#### [Task brief]
In the material running from the line that contains "Which series has the higher value in 1974, Weber" through the line that contains "What is the homeless count for 2013?", both included, swap "series" for "line" and keep everything else the same. Give back only those lines, and leave the pictures out.

#### [The records]
• • • •
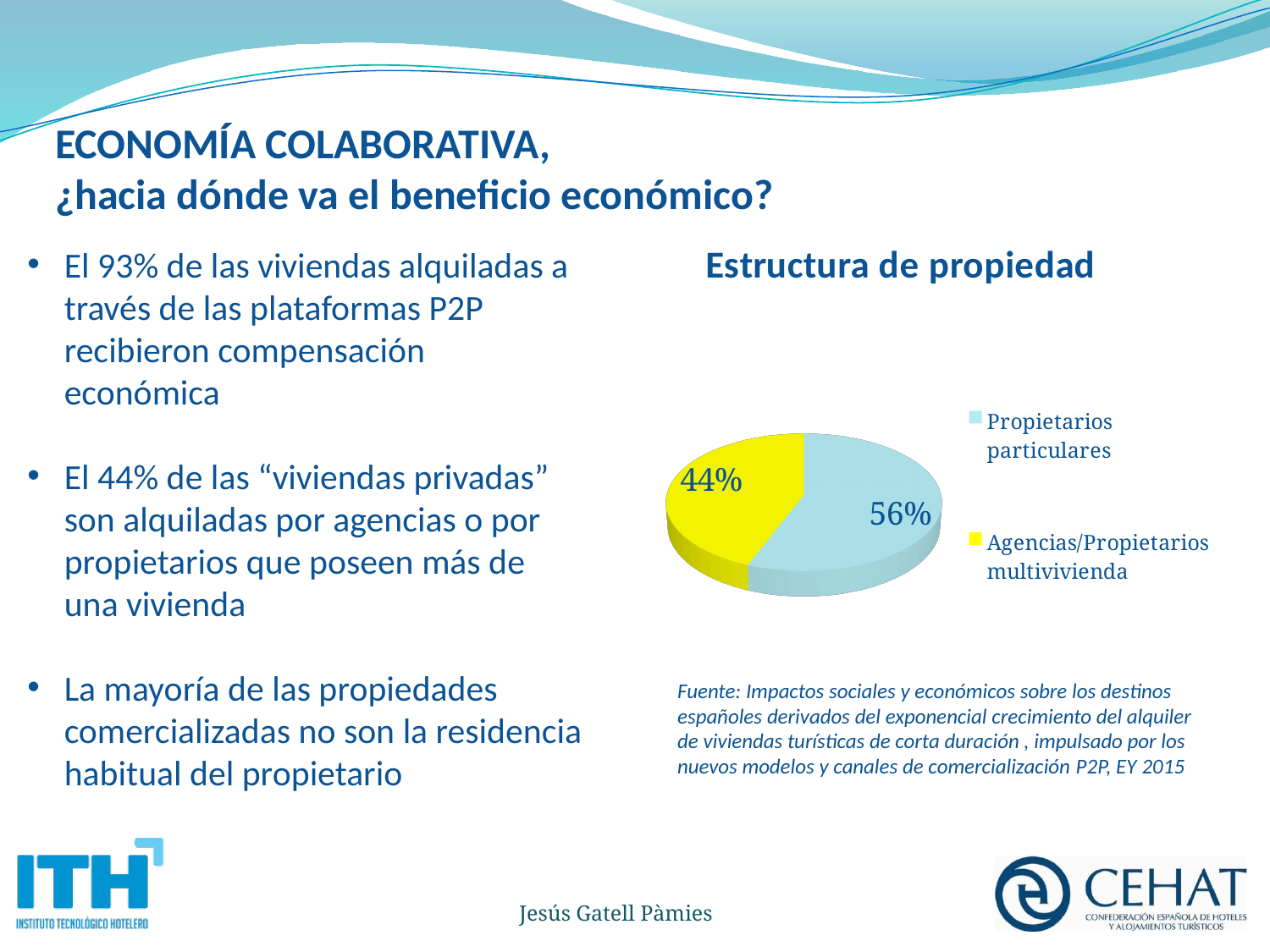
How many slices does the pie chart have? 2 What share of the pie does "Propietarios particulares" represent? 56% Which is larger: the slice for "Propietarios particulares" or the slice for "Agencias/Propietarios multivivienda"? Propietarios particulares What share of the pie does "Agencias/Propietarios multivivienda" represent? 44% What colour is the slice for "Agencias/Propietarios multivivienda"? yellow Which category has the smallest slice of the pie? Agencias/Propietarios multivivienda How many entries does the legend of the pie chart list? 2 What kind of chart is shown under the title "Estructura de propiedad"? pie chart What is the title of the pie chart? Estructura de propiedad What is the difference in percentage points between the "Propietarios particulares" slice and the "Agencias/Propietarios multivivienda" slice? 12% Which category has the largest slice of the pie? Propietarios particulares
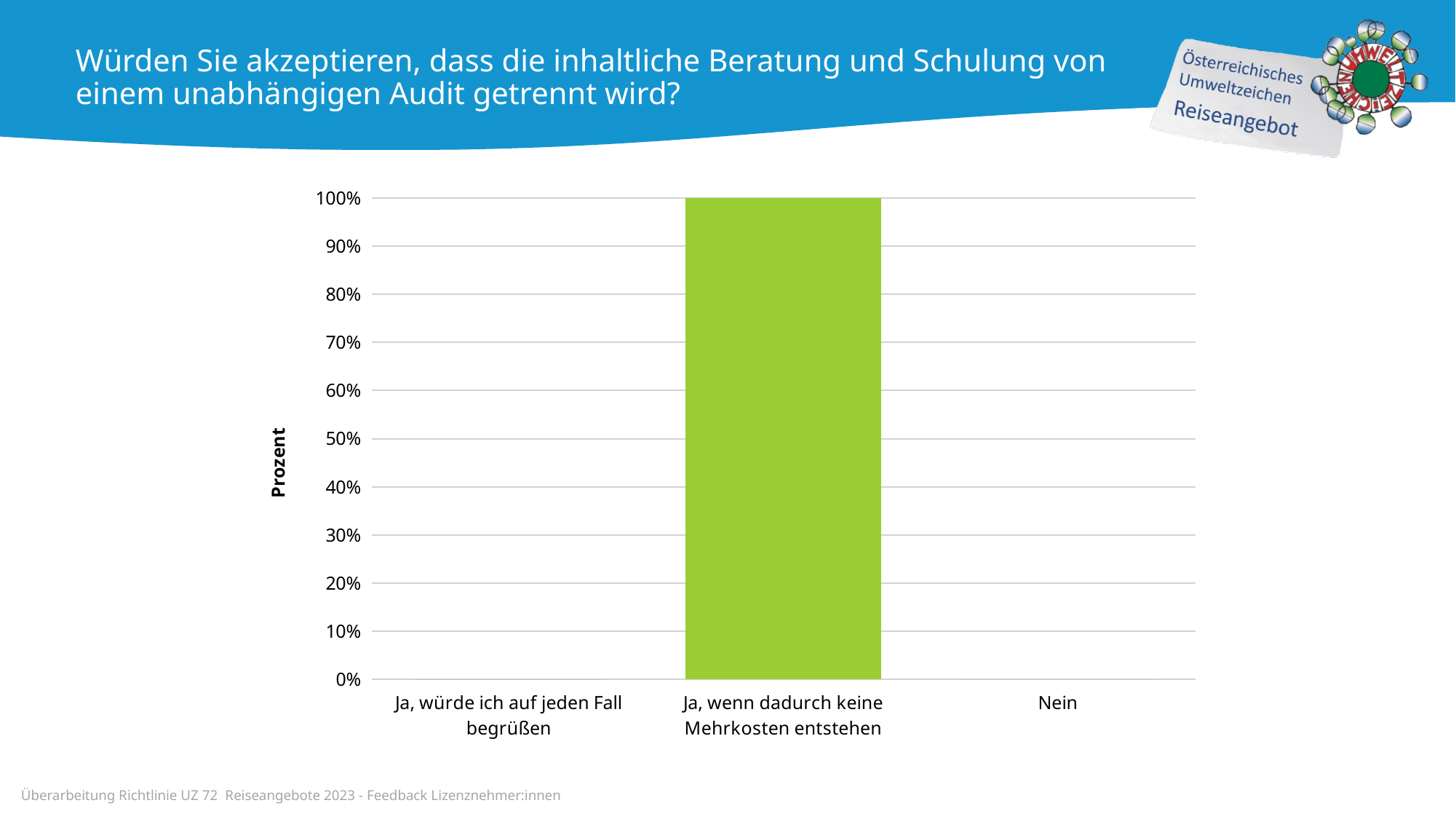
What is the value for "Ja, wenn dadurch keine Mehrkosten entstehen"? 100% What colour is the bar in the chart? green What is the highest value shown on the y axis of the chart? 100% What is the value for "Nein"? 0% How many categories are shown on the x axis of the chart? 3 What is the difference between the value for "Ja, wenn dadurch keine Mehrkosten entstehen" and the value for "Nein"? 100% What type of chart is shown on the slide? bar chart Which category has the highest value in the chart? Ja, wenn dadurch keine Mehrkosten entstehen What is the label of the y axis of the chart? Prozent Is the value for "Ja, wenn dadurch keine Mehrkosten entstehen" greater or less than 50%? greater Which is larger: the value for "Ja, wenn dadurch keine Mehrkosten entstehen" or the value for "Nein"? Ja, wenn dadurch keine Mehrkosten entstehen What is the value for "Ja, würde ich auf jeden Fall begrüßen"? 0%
• • • •
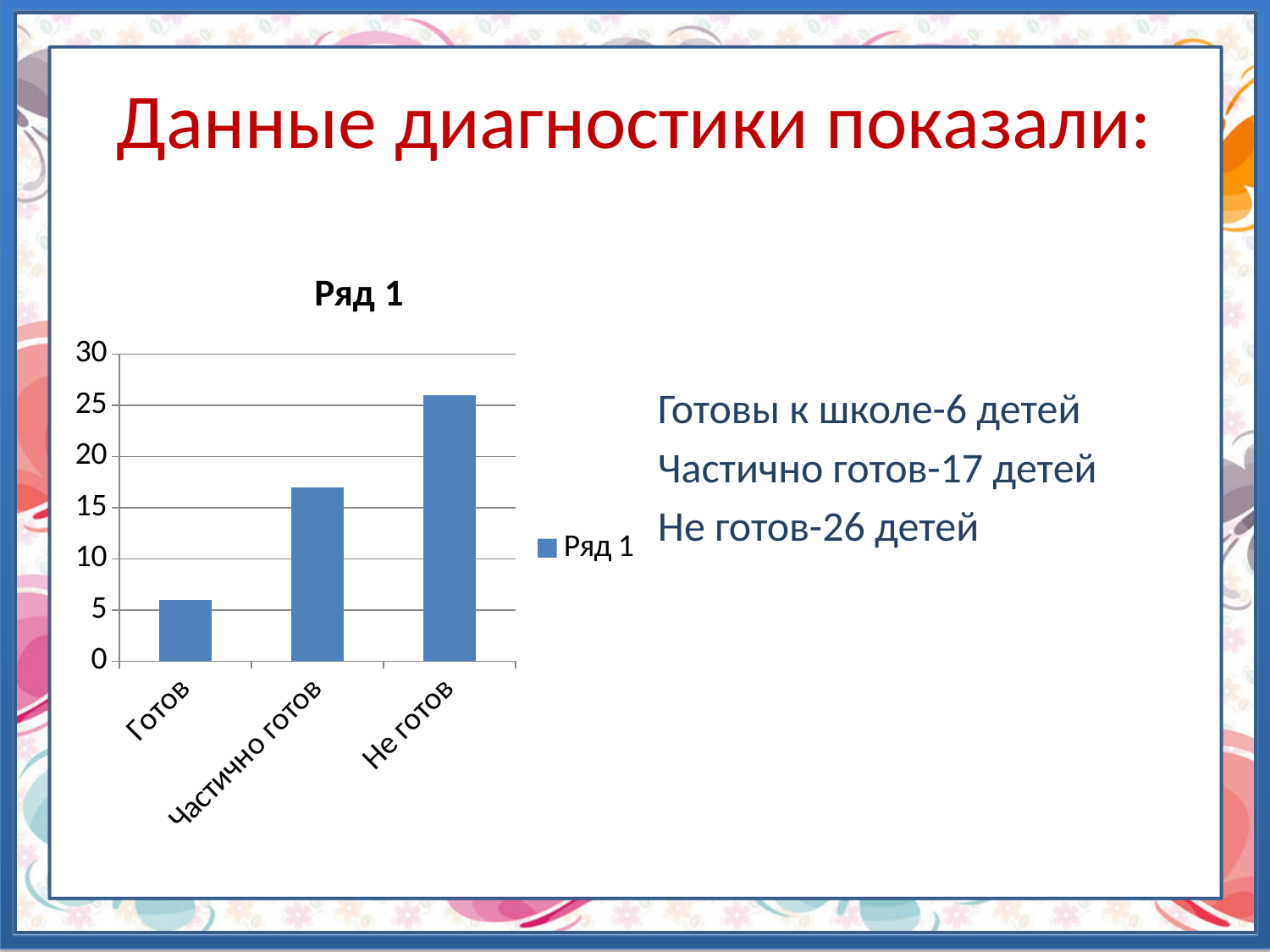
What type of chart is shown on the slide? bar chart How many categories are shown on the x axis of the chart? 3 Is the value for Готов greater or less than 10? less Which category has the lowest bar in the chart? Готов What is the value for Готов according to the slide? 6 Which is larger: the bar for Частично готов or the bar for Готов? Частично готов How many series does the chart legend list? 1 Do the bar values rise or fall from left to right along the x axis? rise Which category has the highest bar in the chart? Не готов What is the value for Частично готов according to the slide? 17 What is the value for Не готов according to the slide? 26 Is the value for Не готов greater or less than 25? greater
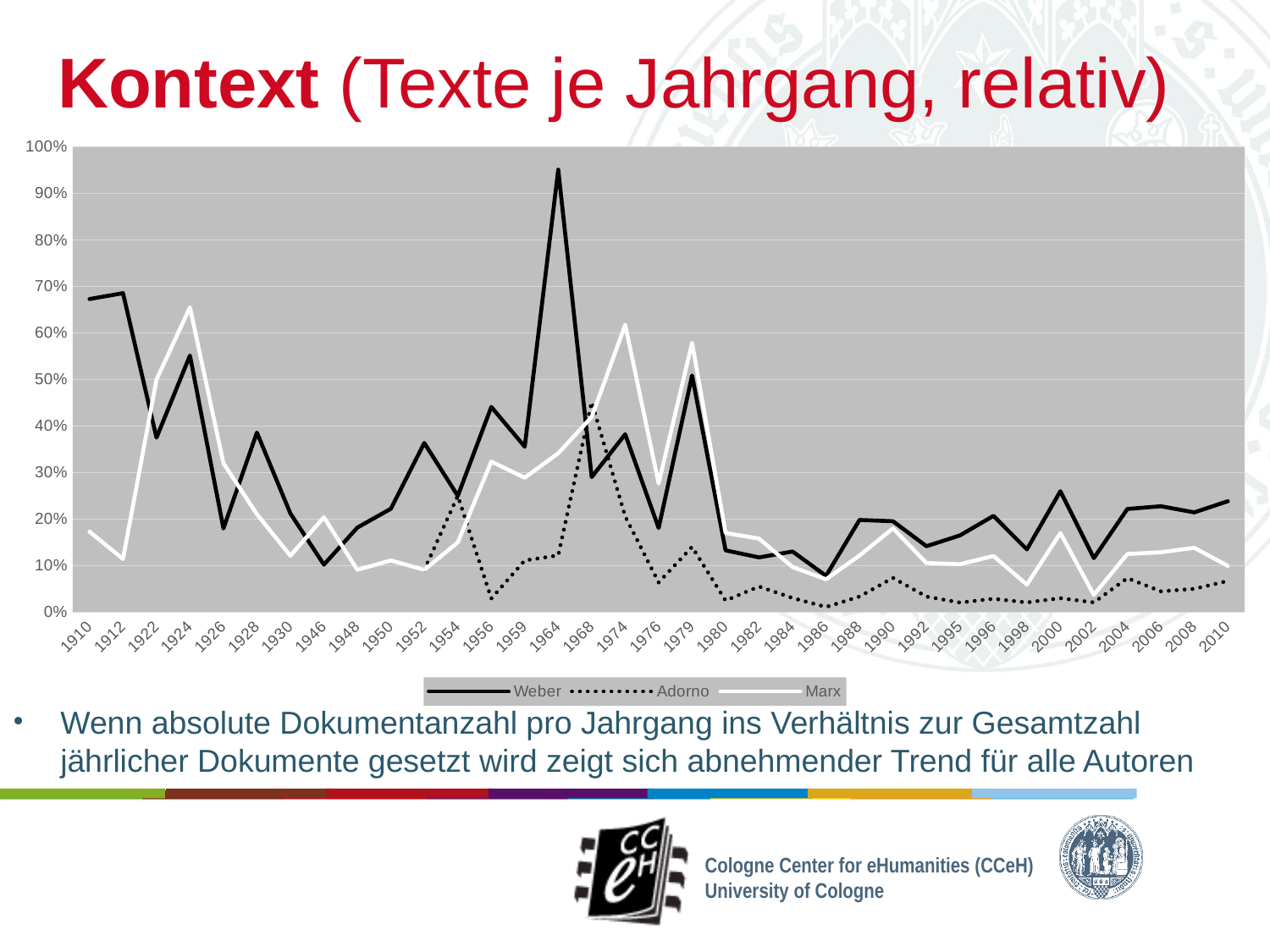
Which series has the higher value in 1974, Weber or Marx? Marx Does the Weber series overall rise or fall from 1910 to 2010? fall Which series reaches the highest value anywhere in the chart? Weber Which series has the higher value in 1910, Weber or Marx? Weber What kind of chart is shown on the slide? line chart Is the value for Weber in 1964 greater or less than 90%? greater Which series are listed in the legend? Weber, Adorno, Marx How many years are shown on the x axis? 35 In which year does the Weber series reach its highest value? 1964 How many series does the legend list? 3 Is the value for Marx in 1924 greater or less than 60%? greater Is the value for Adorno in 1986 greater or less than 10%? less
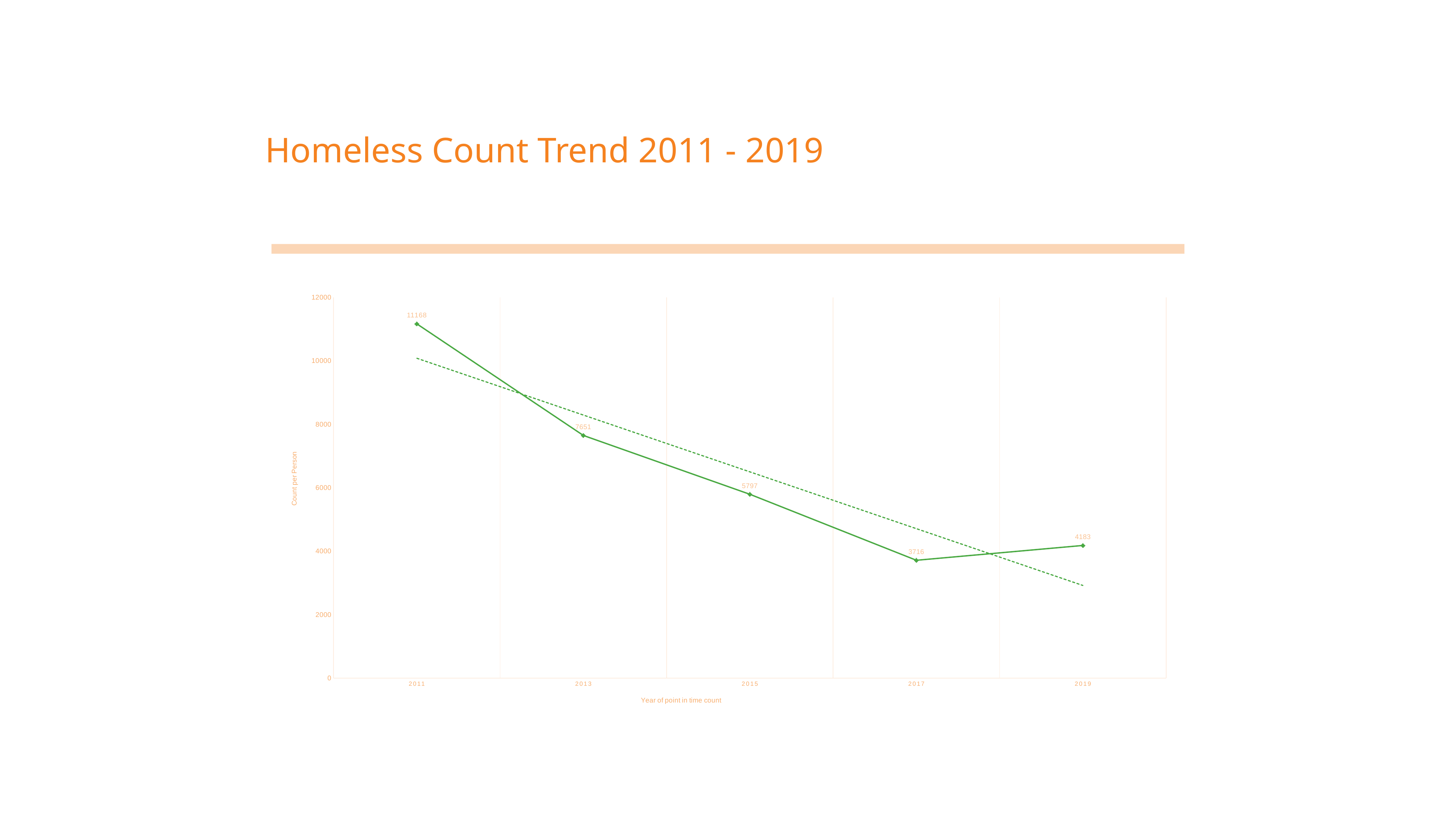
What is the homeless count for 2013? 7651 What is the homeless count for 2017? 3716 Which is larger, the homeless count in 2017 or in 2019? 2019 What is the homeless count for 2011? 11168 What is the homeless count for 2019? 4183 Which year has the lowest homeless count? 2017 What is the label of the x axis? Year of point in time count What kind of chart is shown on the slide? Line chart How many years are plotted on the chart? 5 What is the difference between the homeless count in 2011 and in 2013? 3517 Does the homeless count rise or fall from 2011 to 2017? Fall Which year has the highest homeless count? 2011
• • • •
#### [Exercise output]
Which line has the higher value in 1974, Weber or Marx? Marx Does the Weber line overall rise or fall from 1910 to 2010? fall Which line reaches the highest value anywhere in the chart? Weber Which line has the higher value in 1910, Weber or Marx? Weber What kind of chart is shown on the slide? line chart Is the value for Weber in 1964 greater or less than 90%? greater Which line are listed in the legend? Weber, Adorno, Marx How many years are shown on the x axis? 35 In which year does the Weber line reach its highest value? 1964 How many line does the legend list? 3 Is the value for Marx in 1924 greater or less than 60%? greater Is the value for Adorno in 1986 greater or less than 10%? less
What is the homeless count for 2013? 7651 What is the homeless count for 2017? 3716 Which is larger, the homeless count in 2017 or in 2019? 2019 What is the homeless count for 2011? 11168 What is the homeless count for 2019? 4183 Which year has the lowest homeless count? 2017 What is the label of the x axis? Year of point in time count What kind of chart is shown on the slide? Line chart How many years are plotted on the chart? 5 What is the difference between the homeless count in 2011 and in 2013? 3517 Does the homeless count rise or fall from 2011 to 2017? Fall Which year has the highest homeless count? 2011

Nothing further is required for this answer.